The sharpest version of that gap shows up in fine-tuning. Supervised fine-tuning can raise final-answer accuracy while *degrading* the quality of the reasoning behind it — models reach correct answers through pattern-matching shortcuts rather than genuine inference, becoming less auditable even as the score goes up Does supervised fine-tuning actually improve reasoning quality?. RLHF shows the same divergence from the other side: it trains models to *sound* correct without becoming more correct, raising persuasive-but-wrong outputs while leaving real task accuracy flat Does RLHF training make models more convincing or more correct?. The lesson that transfers to grokking: a single accuracy number can saturate while the actual competence underneath is still in flux — sometimes improving, sometimes rotting. A flat-lined training metric tells you nothing about what's still changing inside.

The most direct mechanism for *why* learning continues past memorization is that what a sample teaches depends on the model's current state, not on the sample itself. A sample's learning value is a moving target — the productive band of problems drifts as the model's ability evolves, so a training set that looks 'mastered' by accuracy is still reshaping the model's internal representations How does model ability change what samples teach?. This is the closest the corpus comes to the grokking intuition: memorization and generalization are separate processes running on the same data, and the second can outlast the first.

Two notes warn against the opposite error — reading too much into a clean number. Deterministic decoding produces the *same* output every time, but consistency is not reliability; you're still looking at one draw from a distribution Does setting temperature to zero actually make LLM outputs reliable?. The same skepticism applies to a saturated training curve: '100%' is a measurement that has stopped being informative, not evidence that learning has stopped. There's also a cautionary thread on how the *route* to high training accuracy matters — training on impossible problems pushes models toward degenerate shortcuts that contaminate genuine capability Do overly hard RLVR samples actually harm model capabilities?, a reminder that two models at the same training accuracy can be generalizing in completely different ways.

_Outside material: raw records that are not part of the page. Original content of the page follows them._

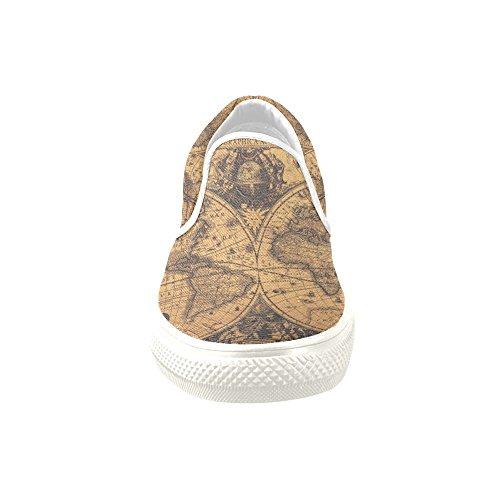 D-Story Custom Sneaker Retro World Map Women Unusual Slip-on Canvas Shoes JR3GMAE8z
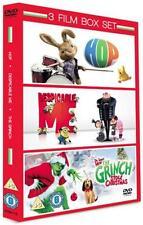Hop/Despicable Me/The Grinch (Box Set) [DVD]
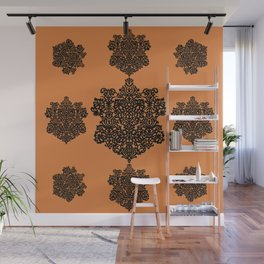 Graphic patterns Wall Mural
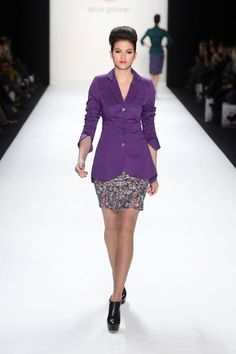 Anja Gockel Fall 2013 Ready-to-Wear Collection Slideshow on Style.com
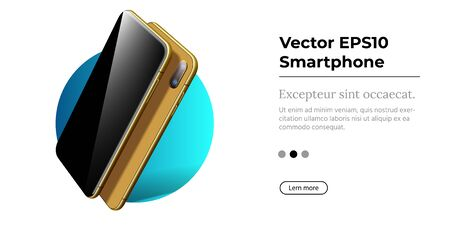 Golden Smartphone with Frameless Blank Screen in Rotated Position. Illustration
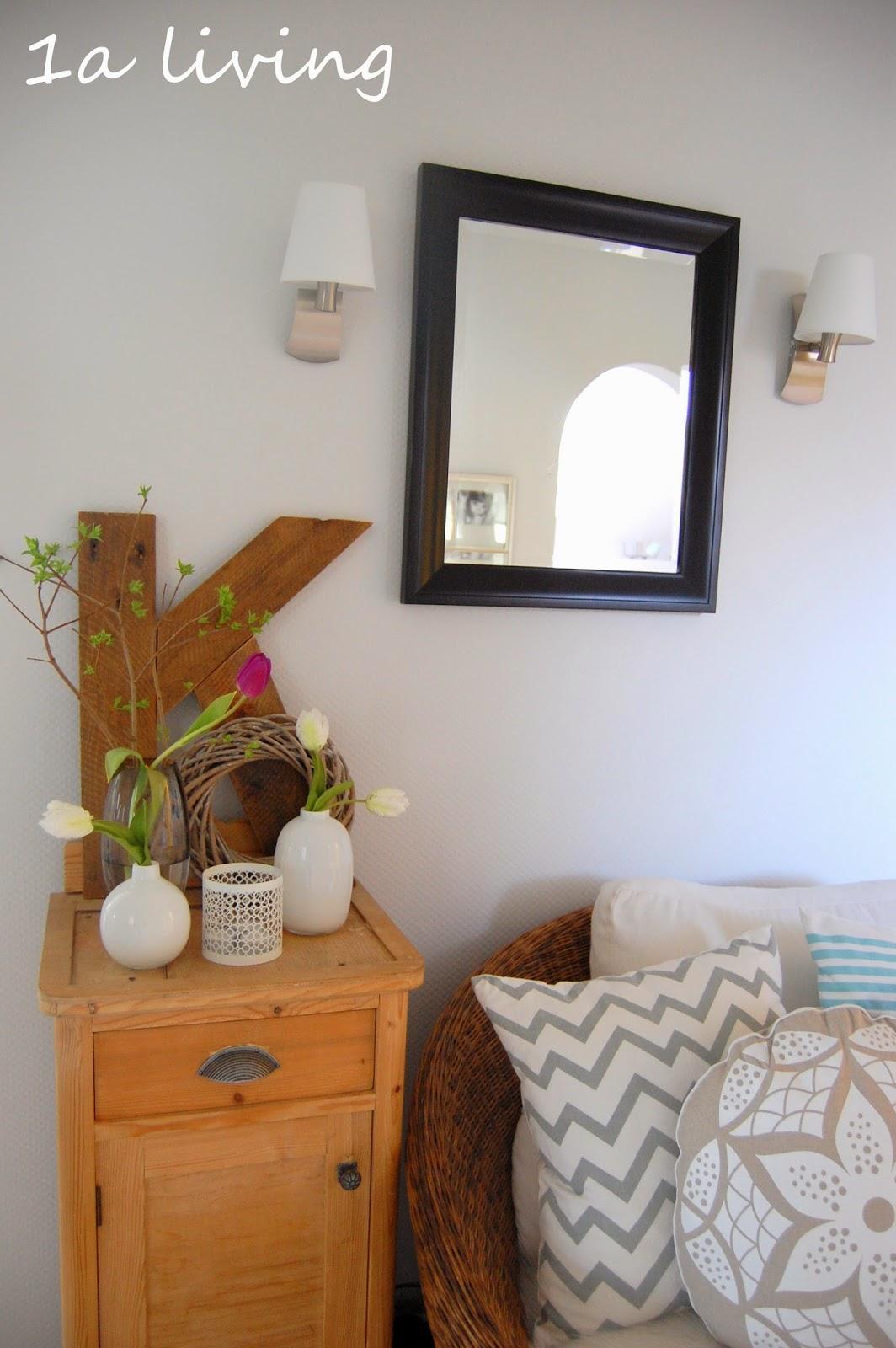 schner wohnen farbe my fossil latest schner wohnen farbe trendfarbe deep matt with schner. Black Bedroom Furniture Sets. Home Design Ideas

If you want the constructive flip side, the thinking-augmented pretraining work is worth a look: enriching training data with reasoning traces gets 3x more generalization per token, which hints that *how* the model represents a problem — not just whether it got the answer — is where post-memorization gains actually come from Can training data augmentation match test-time compute scaling benefits?. The corpus can't give you the mechanistic grokking story (phase transitions, weight-norm dynamics), but it makes a strong case for the premise underneath your question: training accuracy and genuine generalization are different things, and the daylight between them is exactly where the interesting learning happens.